実際、2025年末を基準とした過去40年の四半期データによると、金価格が10%下落した局面は4回だったのに対し、銀価格が10%下落した局面は18回発生しています。
銀と各資産クラスとの相関性
Correlation Matrix Analysis
銀と各資産の相関係数
| シルバー | ゴールド | 日本 株式 | 米国 株式 | 世界 株式 |
日本国債 | 米国債 | J-REIT | 米国 REIT |
|
|---|---|---|---|---|---|---|---|---|---|
| シルバー | 1.00 | — | — | — | — | — | — | — | — |
| ゴールド | 0.52 | 1.00 | — | — | — | — | — | — | — |
| 日本株式 | 0.10 | 0.15 | 1.00 | — | — | — | — | — | — |
| 米国株式 | 0.12 | 0.07 | 0.65 | 1.00 | — | — | — | — | — |
| 世界株式 | 0.20 | 0.13 | 0.66 | 0.97 | 1.00 | — | — | — | — |
| 日本国債 | 0.08 | 0.03 | -0.18 | 0.17 | 0.15 | 1.00 | — | — | — |
| 米国債 | -0.02 | 0.21 | -0.28 | 0.14 | 0.16 | 0.45 | 1.00 | — | — |
| J-REIT | 0.13 | 0.13 | 0.40 | 0.46 | 0.47 | 0.19 | -0.08 | 1.00 | — |
| 米国REIT | 0.15 | 0.14 | 0.34 | 0.78 | 0.78 | 0.32 | 0.37 | 0.48 | 1.00 |
銀はボラティリティの大きな資産クラスですが、他資産クラスとの相関性は比較的低く、ポートフォリオに組み入れることで投資効率の改善が見込めるでしょう。
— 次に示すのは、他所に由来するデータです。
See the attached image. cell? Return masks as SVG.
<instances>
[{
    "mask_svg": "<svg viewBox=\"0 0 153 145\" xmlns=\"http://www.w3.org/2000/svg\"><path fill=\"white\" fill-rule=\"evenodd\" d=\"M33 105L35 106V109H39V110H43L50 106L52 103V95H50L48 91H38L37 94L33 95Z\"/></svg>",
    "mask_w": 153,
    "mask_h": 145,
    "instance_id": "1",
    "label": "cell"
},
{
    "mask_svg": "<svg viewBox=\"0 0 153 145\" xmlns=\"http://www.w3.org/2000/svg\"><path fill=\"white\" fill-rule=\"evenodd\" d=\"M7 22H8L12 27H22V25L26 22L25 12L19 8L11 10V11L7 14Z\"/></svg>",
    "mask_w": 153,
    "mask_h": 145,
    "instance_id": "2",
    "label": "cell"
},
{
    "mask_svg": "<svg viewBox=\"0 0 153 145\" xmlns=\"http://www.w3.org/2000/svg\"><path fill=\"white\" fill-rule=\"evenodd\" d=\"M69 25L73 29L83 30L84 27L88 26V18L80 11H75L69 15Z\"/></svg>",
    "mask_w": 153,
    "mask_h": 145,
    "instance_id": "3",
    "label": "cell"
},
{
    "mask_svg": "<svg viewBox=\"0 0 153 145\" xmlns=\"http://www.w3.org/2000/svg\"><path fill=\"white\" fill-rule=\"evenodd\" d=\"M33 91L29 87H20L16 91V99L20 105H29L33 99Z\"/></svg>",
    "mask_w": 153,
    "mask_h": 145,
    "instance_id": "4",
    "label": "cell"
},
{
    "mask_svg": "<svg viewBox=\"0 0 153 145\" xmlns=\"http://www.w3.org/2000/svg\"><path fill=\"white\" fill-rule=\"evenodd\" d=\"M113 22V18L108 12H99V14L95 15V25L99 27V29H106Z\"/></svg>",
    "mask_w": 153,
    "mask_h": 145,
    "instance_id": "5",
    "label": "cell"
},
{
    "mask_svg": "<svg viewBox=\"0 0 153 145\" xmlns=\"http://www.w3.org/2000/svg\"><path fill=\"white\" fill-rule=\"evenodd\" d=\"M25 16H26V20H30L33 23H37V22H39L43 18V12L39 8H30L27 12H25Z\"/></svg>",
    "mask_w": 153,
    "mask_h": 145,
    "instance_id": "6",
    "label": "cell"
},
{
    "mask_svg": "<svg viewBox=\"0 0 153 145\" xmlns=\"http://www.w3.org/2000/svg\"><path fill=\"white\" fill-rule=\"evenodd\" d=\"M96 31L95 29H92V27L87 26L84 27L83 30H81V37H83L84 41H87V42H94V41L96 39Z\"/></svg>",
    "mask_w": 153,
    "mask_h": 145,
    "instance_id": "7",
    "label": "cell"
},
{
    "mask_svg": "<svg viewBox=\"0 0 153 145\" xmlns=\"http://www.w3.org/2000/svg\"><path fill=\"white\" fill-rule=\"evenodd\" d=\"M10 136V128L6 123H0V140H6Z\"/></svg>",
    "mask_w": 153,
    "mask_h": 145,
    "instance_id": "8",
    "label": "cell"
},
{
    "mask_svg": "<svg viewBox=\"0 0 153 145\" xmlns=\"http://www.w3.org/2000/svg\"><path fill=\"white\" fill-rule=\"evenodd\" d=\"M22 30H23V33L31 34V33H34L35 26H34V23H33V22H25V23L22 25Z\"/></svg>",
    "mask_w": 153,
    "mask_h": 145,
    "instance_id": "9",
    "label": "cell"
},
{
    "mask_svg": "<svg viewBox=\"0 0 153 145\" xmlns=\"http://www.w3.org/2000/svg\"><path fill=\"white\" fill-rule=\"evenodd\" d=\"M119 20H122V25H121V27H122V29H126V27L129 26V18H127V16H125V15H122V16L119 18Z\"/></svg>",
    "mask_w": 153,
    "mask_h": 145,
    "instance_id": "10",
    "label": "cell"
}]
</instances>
ただし、ボラティリティの大きな資産は「短期間で大きな損失をもたらす」可能性も高くなるため、資産配分比率は低位を保つ必要があるかもしれません。
銀と株式のキャピタルゲイン(値上がり益)
銀はボラティリティが高くポートフォリオのリスクを高める一方で、キャピタルゲインの獲得に貢献する可能性がある資産クラスです。
Performance Analysis
年率リターン CAGR 比較
過去10年、20年それぞれで株式と同等のパフォーマンスを記録しており、銀を保有することでポートフォリオの期待リターンの向上が期待できます。
- 「産業」需要が58.1%と需要の過半を占めており、価格が景気動向に左右されやすい。
- 株式や金と比べてボラティリティが高く、保有比率には注意が必要。
- 株式と同等のキャピタルゲインを記録しており、期待リターンを向上させる可能性あり。